**Your goal:** Copy the records below character for character, leaving nothing out.

Records on spatial reasoning
==*==

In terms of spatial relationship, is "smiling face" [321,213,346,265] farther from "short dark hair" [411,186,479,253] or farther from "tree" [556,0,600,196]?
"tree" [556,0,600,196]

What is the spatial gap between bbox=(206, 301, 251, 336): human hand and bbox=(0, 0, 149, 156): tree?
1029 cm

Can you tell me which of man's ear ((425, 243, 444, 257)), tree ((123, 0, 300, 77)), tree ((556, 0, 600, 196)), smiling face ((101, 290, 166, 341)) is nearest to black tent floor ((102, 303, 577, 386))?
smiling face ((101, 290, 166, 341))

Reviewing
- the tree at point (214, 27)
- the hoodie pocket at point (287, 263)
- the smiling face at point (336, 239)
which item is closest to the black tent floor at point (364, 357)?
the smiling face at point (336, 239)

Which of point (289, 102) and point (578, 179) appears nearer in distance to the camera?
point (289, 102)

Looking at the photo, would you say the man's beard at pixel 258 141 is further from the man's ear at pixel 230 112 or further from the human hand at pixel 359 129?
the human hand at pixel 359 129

==*==

**Exercise output:**
In terms of spatial relationship, is "smiling face" [321,213,346,265] farther from "short dark hair" [411,186,479,253] or farther from "tree" [556,0,600,196]?
"tree" [556,0,600,196]

What is the spatial gap between bbox=(206, 301, 251, 336): human hand and bbox=(0, 0, 149, 156): tree?
1029 cm

Can you tell me which of man's ear ((425, 243, 444, 257)), tree ((123, 0, 300, 77)), tree ((556, 0, 600, 196)), smiling face ((101, 290, 166, 341)) is nearest to black tent floor ((102, 303, 577, 386))?
smiling face ((101, 290, 166, 341))

Reviewing
- the tree at point (214, 27)
- the hoodie pocket at point (287, 263)
- the smiling face at point (336, 239)
which item is closest to the black tent floor at point (364, 357)?
the smiling face at point (336, 239)

Which of point (289, 102) and point (578, 179) appears nearer in distance to the camera?
point (289, 102)

Looking at the photo, would you say the man's beard at pixel 258 141 is further from the man's ear at pixel 230 112 or further from the human hand at pixel 359 129?
the human hand at pixel 359 129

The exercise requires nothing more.